* **TASK DESCRIPTION**
In the passage below on functional urinary incontinence, repeat word for word the portion that starts at the words "Functional urinary incontinence" and ends after the words "pediatric toilet insert.".

* **EXTRACTED TEXT**
Dysfunctional voiding includes several patterns of voiding with a common underlying feature: overactivity of the pelvic-floor musculature during micturition. Urge incontinence and dysfunctional voiding are thought to represent different time points during the natural history of a single disease process. Children with urgency symptoms learn to suppress detrusor contractions by volitionally contracting the external urethral sphincter and pelvic-floor muscles. Two forms of dysfunctional voiding have been described. Staccato voiding is characterized by bursts of pelvic floor activity during voiding, which leads to a rhythmic voiding pattern with incomplete bladder emptying and prolonged urinary flow. Fractionated voiding is characterized by small voided volumes with incomplete bladder emptying and an underactive detrusor muscle. Often, the detrusor contraction can be augmented by performing the Valsalva maneuver to increase urine flow rate and completeness of bladder emptying.[6] Long-term consequences of pelvic-floor overactivity include high-pressure voiding, urinary-tract infection, vesicoureteral reflux and, ultimately, decompensation of the detrusor muscle. Urinary incontinence can occur at any point along this spectrum and might be the result of detrusor instability, urinary-tract infection, or overflow incontinence.[8]

Previously termed 'lazy bladder syndrome', underactive bladder is characterized by infrequent voiding. Patients typically void only once or twice daily, and often do not void on waking. They are typically dry at night-time. Children have an increased bladder capacity and diminished sensation of bladder fullness. The syndrome is more common in girls than boys.[9]

The most severe form of dysfunctional voiding is non-neurogenic neurogenic bladder syndrome (Hinman-Allen syndrome). In this condition, children present with features of severe obstructive uropathy, including elevated postvoid residual (PVR) urine volume, a thickened, trabeculated bladder wall, recurrent urinary-tract infections, and acquired vesicoureteral reflux and hydronephrosis. Despite the severity of their symptoms, no underlying anatomic or neurologic etiology can be found in these children. This syndrome is thought to result from learned discordance between detrusor contraction and external urethral sphincter relaxation.[10]

Unlike other forms of functional incontinence, enuresis is characterized by a physiologically coordinated void that occurs at a socially unacceptable time. It typically occurs while asleep (nocturnal enuresis). This disorder is extremely common in young children, with a reported incidence of 15-20% in five-year-olds. It is characterized by spontaneous resolution, which occurs in 15% of affected children each year after the age of 5. Approximately 2% of 15-year-old children will continue to have nocturnal enuresis.[11]

A rare type of incontinence, giggle incontinence occurs during intense laughter. It is characterized by an abrupt, uncontrollable bladder contracture and is generally associated with complete bladder emptying. Affected individuals often modify their social interactions to avoid situations likely to induce laughter.

Functional urinary incontinence can also result from extraurethral causes. A common example is vaginal reflux. Vaginal reflux is a specific form of incontinence characterized by post-void dribbling. This condition is seen primarily in overweight girls who cannot adequately separate the labia during urination. Occasionally, vaginal reflux occurs in slender girls who adopt a hairpin posture while sitting on an adult toilet. Vaginal voiding is generally treated by modification of the voiding posture to prevent pooling of urine in the vagina during voiding. Overweight girls will respond to reverse toilet voiding. Slender girls should be encouraged to void with a pediatric toilet insert.

* **COLLECTED DATA**
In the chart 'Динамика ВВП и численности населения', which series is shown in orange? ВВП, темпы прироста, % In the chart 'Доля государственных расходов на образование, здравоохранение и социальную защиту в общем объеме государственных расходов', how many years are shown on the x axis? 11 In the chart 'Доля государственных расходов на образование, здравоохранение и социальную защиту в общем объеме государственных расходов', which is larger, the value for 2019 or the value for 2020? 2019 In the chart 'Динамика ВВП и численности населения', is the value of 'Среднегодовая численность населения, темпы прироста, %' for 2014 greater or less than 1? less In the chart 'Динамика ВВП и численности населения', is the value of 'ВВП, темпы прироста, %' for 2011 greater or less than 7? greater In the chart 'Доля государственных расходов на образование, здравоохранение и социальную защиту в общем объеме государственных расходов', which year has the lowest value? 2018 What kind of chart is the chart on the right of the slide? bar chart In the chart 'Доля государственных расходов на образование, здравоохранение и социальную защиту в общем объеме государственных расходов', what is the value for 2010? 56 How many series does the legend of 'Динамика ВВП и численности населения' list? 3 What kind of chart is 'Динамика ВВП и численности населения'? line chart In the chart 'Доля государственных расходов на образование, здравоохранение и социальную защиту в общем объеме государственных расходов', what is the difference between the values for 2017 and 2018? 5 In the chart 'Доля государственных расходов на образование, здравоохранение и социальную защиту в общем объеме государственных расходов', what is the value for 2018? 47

* **YOUR RESPONSE**
Functional urinary incontinence can also result from extraurethral causes. A common example is vaginal reflux. Vaginal reflux is a specific form of incontinence characterized by post-void dribbling. This condition is seen primarily in overweight girls who cannot adequately separate the labia during urination. Occasionally, vaginal reflux occurs in slender girls who adopt a hairpin posture while sitting on an adult toilet. Vaginal voiding is generally treated by modification of the voiding posture to prevent pooling of urine in the vagina during voiding. Overweight girls will respond to reverse toilet voiding. Slender girls should be encouraged to void with a pediatric toilet insert.